本文
%%

Naz:みなさんの言う通り、渋谷って「おしゃれをして美味しいご飯を食べて、いい音楽聞きに行こう」という、全て繋がったカルチャーが体験できる街です。つまり、それぞれの業界があるからこそ活動ができているのであって、どれかが欠けてしまってはバランスが取れません。だからこそ、音楽業界においても、新しいプラットフォームが必要です。
既存の配信プラットフォームでは正直、投げ銭をいただいても、ほとんどアーティストには利益のないシステムになっています。私達はどう支援していただき、どんなお返しをしていけるか。この問題を解決するためにも、文化やエンターテイメントを理解した人間が新しいプラットフォームをつくることが重要だと思い、実現に向けて動いているところです。
松井:うちの会社で開催してきた「SHIBUYA HARAJYUKU FASHION FESTIVAL」というイベントがあるのですが、この状況で開催することができなくなりました。
今考えているのは「街のEC化」。SHIBUYA HARAJYUKU FASHION FESTIVAL自体をWeb上に移行して、国内外の方が渋谷に来ることができなくても、渋谷を体験してお買い物ができるようなECを制作中です。

%%

課題 A
次の(i)〜(iii)が本文の内容と合うかどうかを判断しなさい。それぞれ「はい」か「いいえ」で答え、決め手となる本文の語句をそのまま引用しなさい。
(i) 既存の配信プラットフォームでは、投げ銭の利益がアーティストにほとんど届かない。
(ii) 「SHIBUYA HARAJYUKU FASHION FESTIVAL」は予定どおり開催された。
(iii) 制作中のECは、国内の人だけを対象にしている。
課題 B
本文について、次の問いに答えなさい。
(i) 新しいプラットフォームをつくるのが重要だとNazが考えているのは、どのような人間か。
(ii) 松井の会社が開催してきたイベントの名前は何か。
(iii) 松井が今考えていることは、何と表現されているか。
課題 C
本文の最後の文に続けて、その先を書きなさい。
資料はここでの作業には用いない。

収集資料
%%

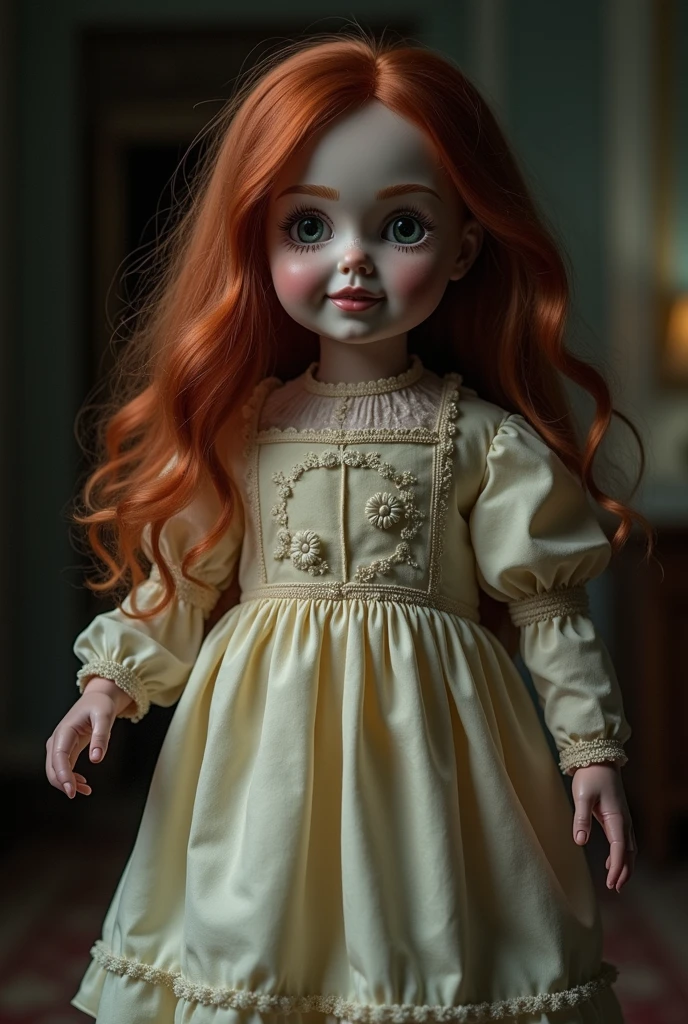 Cinematically drawn collectible doll Little Darling; red curly hair; gorgeous precious dress; freckled face; very cute; hyperdetalization of the face, high detail, high resolution, 32k, ISO 100, 100mm lens, f/8, pixel graphics, CGI, HDR, VFX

%%

解答例 A
(i) はい。「投げ銭をいただいても、ほとんどアーティストには利益のないシステムになっています」
(ii) いいえ。「この状況で開催することができなくなりました」
(iii) いいえ。「国内外の方が渋谷に来ることができなくても、渋谷を体験してお買い物ができるようなECを制作中です」

解答例 B
(i) 文化やエンターテイメントを理解した人間
(ii) SHIBUYA HARAJYUKU FASHION FESTIVAL
(iii) 「街のEC化」

解答例 C
先ほどお話した「若手のデザイナーがバイヤーに見てもらえない問題」も、デジタル上で見てもらえるような展示会を作ろうとしています。あとは、ムード作りも重要だと思います。「それを楽しんでもいい」というムードを作ることができるかが鍵になるはずです。
高木:ムードをどう作るか、はまさに僕も考えているところです。美容室は、Webの活用がなかなか難しい。だからこそ、「渋谷の美容室は安心・安全ですよ」と伝えていくことがまずは大切だと考えています。
実際、美容師のコロナ感染者数ってゼロなんです(※7月21日時点)。国家資格保有者ですし、衛生面の配慮は非常に高い基準で徹底している自負があります。街全体がまずはそういう感染対策を徹底した上で、「こんな魅力がある」「来る価値がある街だ」と伝えていけたらと思っています。